Rewrite the lines below as a numbered list, leaving out the blank lines.

━━━ Material ━━━

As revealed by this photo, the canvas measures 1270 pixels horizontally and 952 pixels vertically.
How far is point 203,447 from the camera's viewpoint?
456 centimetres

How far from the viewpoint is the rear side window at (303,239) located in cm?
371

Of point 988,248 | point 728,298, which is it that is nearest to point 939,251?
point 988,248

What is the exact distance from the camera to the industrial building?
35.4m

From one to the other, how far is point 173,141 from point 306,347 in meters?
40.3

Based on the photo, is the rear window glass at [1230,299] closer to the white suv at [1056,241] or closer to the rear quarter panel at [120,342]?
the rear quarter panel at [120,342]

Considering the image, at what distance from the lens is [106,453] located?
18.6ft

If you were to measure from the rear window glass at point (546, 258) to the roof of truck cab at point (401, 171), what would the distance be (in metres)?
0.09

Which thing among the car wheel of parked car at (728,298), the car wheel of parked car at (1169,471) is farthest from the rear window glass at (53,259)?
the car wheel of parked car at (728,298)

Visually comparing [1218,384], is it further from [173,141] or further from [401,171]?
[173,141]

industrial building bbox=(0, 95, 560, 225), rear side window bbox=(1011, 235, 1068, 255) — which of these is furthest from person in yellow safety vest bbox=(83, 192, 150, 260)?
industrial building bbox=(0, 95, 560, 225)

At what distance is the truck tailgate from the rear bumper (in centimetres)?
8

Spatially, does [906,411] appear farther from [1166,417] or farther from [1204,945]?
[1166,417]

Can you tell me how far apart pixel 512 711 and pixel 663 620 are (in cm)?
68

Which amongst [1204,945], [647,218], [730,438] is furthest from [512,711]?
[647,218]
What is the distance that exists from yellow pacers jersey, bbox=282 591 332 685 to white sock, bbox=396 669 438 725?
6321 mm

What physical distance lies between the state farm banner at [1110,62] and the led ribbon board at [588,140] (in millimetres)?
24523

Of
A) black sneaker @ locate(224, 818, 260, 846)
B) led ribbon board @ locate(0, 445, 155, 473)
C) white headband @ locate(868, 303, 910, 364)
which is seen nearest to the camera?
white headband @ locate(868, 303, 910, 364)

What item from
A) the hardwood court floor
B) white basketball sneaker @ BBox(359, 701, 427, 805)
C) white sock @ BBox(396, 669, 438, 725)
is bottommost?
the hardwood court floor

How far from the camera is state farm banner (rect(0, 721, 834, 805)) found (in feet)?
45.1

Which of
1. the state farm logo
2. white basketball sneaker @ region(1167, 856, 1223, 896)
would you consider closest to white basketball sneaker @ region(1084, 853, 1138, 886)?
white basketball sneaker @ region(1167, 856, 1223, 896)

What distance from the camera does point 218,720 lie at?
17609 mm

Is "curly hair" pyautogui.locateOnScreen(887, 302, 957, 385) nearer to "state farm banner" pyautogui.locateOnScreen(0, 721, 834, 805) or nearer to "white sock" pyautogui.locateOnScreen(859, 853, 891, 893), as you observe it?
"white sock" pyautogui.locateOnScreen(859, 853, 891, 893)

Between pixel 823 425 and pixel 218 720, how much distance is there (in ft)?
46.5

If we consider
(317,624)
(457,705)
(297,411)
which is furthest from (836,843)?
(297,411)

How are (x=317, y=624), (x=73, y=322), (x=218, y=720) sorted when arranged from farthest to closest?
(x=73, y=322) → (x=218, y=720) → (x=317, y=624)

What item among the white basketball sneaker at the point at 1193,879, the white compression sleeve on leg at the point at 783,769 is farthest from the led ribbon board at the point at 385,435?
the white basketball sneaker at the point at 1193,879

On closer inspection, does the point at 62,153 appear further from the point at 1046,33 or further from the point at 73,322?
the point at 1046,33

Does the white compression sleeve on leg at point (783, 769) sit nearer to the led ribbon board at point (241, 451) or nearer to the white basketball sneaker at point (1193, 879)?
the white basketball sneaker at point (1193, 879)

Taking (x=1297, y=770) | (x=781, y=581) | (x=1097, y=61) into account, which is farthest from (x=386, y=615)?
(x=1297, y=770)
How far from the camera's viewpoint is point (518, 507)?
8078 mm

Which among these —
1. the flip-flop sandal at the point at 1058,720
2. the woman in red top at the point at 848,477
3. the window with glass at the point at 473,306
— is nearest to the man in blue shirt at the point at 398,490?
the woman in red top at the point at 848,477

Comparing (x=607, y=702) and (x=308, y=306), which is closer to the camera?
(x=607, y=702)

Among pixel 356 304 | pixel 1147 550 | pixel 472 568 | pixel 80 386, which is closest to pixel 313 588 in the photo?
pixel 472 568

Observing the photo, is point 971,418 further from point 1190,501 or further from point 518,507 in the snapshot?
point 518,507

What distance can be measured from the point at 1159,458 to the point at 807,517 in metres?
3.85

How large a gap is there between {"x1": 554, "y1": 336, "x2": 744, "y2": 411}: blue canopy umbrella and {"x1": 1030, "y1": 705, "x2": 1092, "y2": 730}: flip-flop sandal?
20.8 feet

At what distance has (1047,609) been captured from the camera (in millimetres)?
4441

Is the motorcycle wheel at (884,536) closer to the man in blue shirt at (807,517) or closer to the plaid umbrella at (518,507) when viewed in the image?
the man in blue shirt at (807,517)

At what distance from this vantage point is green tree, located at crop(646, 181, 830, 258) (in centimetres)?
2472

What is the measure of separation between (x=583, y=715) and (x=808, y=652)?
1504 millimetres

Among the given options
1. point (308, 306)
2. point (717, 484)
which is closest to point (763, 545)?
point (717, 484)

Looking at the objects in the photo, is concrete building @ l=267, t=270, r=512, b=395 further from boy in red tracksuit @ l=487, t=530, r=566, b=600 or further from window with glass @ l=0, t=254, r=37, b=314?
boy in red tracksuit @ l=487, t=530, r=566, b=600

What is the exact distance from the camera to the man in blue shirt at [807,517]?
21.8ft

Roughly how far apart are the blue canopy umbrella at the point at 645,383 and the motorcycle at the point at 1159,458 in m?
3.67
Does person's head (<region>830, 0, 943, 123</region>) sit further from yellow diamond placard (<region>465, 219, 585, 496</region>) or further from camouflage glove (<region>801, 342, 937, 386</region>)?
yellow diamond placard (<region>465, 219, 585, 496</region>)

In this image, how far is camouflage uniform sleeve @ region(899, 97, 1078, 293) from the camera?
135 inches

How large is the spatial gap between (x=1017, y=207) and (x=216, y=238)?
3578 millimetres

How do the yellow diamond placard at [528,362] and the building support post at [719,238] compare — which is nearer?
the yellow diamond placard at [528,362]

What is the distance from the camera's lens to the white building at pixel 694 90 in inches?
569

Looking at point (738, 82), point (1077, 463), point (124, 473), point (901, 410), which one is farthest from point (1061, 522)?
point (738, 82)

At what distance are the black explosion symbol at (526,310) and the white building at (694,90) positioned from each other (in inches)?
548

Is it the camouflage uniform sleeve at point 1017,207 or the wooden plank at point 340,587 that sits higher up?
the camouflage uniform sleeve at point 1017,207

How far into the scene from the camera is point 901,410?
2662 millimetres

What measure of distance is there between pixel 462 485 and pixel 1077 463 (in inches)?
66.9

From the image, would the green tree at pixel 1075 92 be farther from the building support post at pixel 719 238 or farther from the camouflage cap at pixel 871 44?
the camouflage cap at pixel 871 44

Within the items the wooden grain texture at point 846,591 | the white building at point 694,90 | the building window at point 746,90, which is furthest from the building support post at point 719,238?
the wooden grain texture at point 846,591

━━━

§ **The reply**:
1. As revealed by this photo, the canvas measures 1270 pixels horizontally and 952 pixels vertically.
2. How far is point 203,447 from the camera's viewpoint?
3. 456 centimetres
4. How far from the viewpoint is the rear side window at (303,239) located in cm?
5. 371
6. Of point 988,248 | point 728,298, which is it that is nearest to point 939,251?
7. point 988,248
8. What is the exact distance from the camera to the industrial building?
9. 35.4m
10. From one to the other, how far is point 173,141 from point 306,347 in meters?
11. 40.3
12. Based on the photo, is the rear window glass at [1230,299] closer to the white suv at [1056,241] or closer to the rear quarter panel at [120,342]?
13. the rear quarter panel at [120,342]
14. Considering the image, at what distance from the lens is [106,453] located?
15. 18.6ft
16. If you were to measure from the rear window glass at point (546, 258) to the roof of truck cab at point (401, 171), what would the distance be (in metres)?
17. 0.09
18. Which thing among the car wheel of parked car at (728,298), the car wheel of parked car at (1169,471) is farthest from the rear window glass at (53,259)?
19. the car wheel of parked car at (728,298)
20. Visually comparing [1218,384], is it further from [173,141] or further from [401,171]?
21. [173,141]
22. industrial building bbox=(0, 95, 560, 225), rear side window bbox=(1011, 235, 1068, 255) — which of these is furthest from person in yellow safety vest bbox=(83, 192, 150, 260)?
23. industrial building bbox=(0, 95, 560, 225)
24. At what distance is the truck tailgate from the rear bumper (in centimetres)?
25. 8
26. Spatially, does [906,411] appear farther from [1166,417] or farther from [1204,945]?
27. [1166,417]
28. Can you tell me how far apart pixel 512 711 and pixel 663 620 are (in cm)?
29. 68
30. Which amongst [1204,945], [647,218], [730,438] is furthest from [512,711]?
31. [647,218]
32. What is the distance that exists from yellow pacers jersey, bbox=282 591 332 685 to white sock, bbox=396 669 438 725?
33. 6321 mm
34. What physical distance lies between the state farm banner at [1110,62] and the led ribbon board at [588,140] (in millimetres)?
35. 24523
36. Of
37. A) black sneaker @ locate(224, 818, 260, 846)
38. B) led ribbon board @ locate(0, 445, 155, 473)
39. C) white headband @ locate(868, 303, 910, 364)
40. which is seen nearest to the camera?
41. white headband @ locate(868, 303, 910, 364)
42. What item from
43. A) the hardwood court floor
44. B) white basketball sneaker @ BBox(359, 701, 427, 805)
45. C) white sock @ BBox(396, 669, 438, 725)
46. is bottommost?
47. the hardwood court floor
48. How far from the camera is state farm banner (rect(0, 721, 834, 805)) found (in feet)?
49. 45.1
50. Which of
51. 1. the state farm logo
52. 2. white basketball sneaker @ region(1167, 856, 1223, 896)
53. would you consider closest to white basketball sneaker @ region(1084, 853, 1138, 886)?
54. white basketball sneaker @ region(1167, 856, 1223, 896)
55. What distance from the camera does point 218,720 lie at?
56. 17609 mm
57. Is "curly hair" pyautogui.locateOnScreen(887, 302, 957, 385) nearer to "state farm banner" pyautogui.locateOnScreen(0, 721, 834, 805) or nearer to "white sock" pyautogui.locateOnScreen(859, 853, 891, 893), as you observe it?
58. "white sock" pyautogui.locateOnScreen(859, 853, 891, 893)
59. Between pixel 823 425 and pixel 218 720, how much distance is there (in ft)?
60. 46.5
61. If we consider
62. (317,624)
63. (457,705)
64. (297,411)
65. which is furthest from (836,843)?
66. (297,411)
67. How are (x=317, y=624), (x=73, y=322), (x=218, y=720) sorted when arranged from farthest to closest?
68. (x=73, y=322) → (x=218, y=720) → (x=317, y=624)
69. What item among the white basketball sneaker at the point at 1193,879, the white compression sleeve on leg at the point at 783,769 is farthest from the led ribbon board at the point at 385,435?
70. the white basketball sneaker at the point at 1193,879
71. On closer inspection, does the point at 62,153 appear further from the point at 1046,33 or further from the point at 73,322?
72. the point at 1046,33
73. Does the white compression sleeve on leg at point (783, 769) sit nearer to the led ribbon board at point (241, 451) or nearer to the white basketball sneaker at point (1193, 879)?
74. the white basketball sneaker at point (1193, 879)
75. Taking (x=1297, y=770) | (x=781, y=581) | (x=1097, y=61) into account, which is farthest from (x=386, y=615)?
76. (x=1297, y=770)
77. How far from the camera's viewpoint is point (518, 507)?
78. 8078 mm
79. Which among these —
80. 1. the flip-flop sandal at the point at 1058,720
81. 2. the woman in red top at the point at 848,477
82. 3. the window with glass at the point at 473,306
83. — is nearest to the man in blue shirt at the point at 398,490?
84. the woman in red top at the point at 848,477
85. Comparing (x=607, y=702) and (x=308, y=306), which is closer to the camera?
86. (x=607, y=702)
87. Among pixel 356 304 | pixel 1147 550 | pixel 472 568 | pixel 80 386, which is closest to pixel 313 588 in the photo?
88. pixel 472 568
89. Observing the photo, is point 971,418 further from point 1190,501 or further from point 518,507 in the snapshot?
90. point 518,507
91. What distance can be measured from the point at 1159,458 to the point at 807,517 in metres?
92. 3.85
93. How large a gap is there between {"x1": 554, "y1": 336, "x2": 744, "y2": 411}: blue canopy umbrella and {"x1": 1030, "y1": 705, "x2": 1092, "y2": 730}: flip-flop sandal?
94. 20.8 feet
95. At what distance has (1047,609) been captured from the camera (in millimetres)?
96. 4441
97. Is the motorcycle wheel at (884,536) closer to the man in blue shirt at (807,517) or closer to the plaid umbrella at (518,507) when viewed in the image?
98. the man in blue shirt at (807,517)
99. At what distance from this vantage point is green tree, located at crop(646, 181, 830, 258) (in centimetres)?
100. 2472
101. What is the measure of separation between (x=583, y=715) and (x=808, y=652)?
102. 1504 millimetres
103. Among the given options
104. 1. point (308, 306)
105. 2. point (717, 484)
106. which is closest to point (763, 545)?
107. point (717, 484)
108. Looking at the objects in the photo, is concrete building @ l=267, t=270, r=512, b=395 further from boy in red tracksuit @ l=487, t=530, r=566, b=600 or further from window with glass @ l=0, t=254, r=37, b=314?
109. boy in red tracksuit @ l=487, t=530, r=566, b=600
110. What is the exact distance from the camera to the man in blue shirt at [807,517]?
111. 21.8ft
112. Roughly how far apart are the blue canopy umbrella at the point at 645,383 and the motorcycle at the point at 1159,458 in m?
113. 3.67
114. Does person's head (<region>830, 0, 943, 123</region>) sit further from yellow diamond placard (<region>465, 219, 585, 496</region>) or further from camouflage glove (<region>801, 342, 937, 386</region>)?
115. yellow diamond placard (<region>465, 219, 585, 496</region>)
116. In this image, how far is camouflage uniform sleeve @ region(899, 97, 1078, 293) from the camera?
117. 135 inches
118. How large is the spatial gap between (x=1017, y=207) and (x=216, y=238)?
119. 3578 millimetres
120. How do the yellow diamond placard at [528,362] and the building support post at [719,238] compare — which is nearer?
121. the yellow diamond placard at [528,362]
122. What is the distance from the camera's lens to the white building at pixel 694 90 in inches?
123. 569
124. Looking at point (738, 82), point (1077, 463), point (124, 473), point (901, 410), which one is farthest from point (1061, 522)?
125. point (738, 82)
126. At what distance are the black explosion symbol at (526,310) and the white building at (694,90) positioned from each other (in inches)?
127. 548
128. Is it the camouflage uniform sleeve at point 1017,207 or the wooden plank at point 340,587 that sits higher up?
129. the camouflage uniform sleeve at point 1017,207
130. How far into the scene from the camera is point 901,410?
131. 2662 millimetres
132. What measure of distance is there between pixel 462 485 and pixel 1077 463 (in inches)?
133. 66.9
134. From the image, would the green tree at pixel 1075 92 be farther from the building support post at pixel 719 238 or farther from the camouflage cap at pixel 871 44?
135. the camouflage cap at pixel 871 44
136. Within the items the wooden grain texture at point 846,591 | the white building at point 694,90 | the building window at point 746,90, which is furthest from the building support post at point 719,238?
137. the wooden grain texture at point 846,591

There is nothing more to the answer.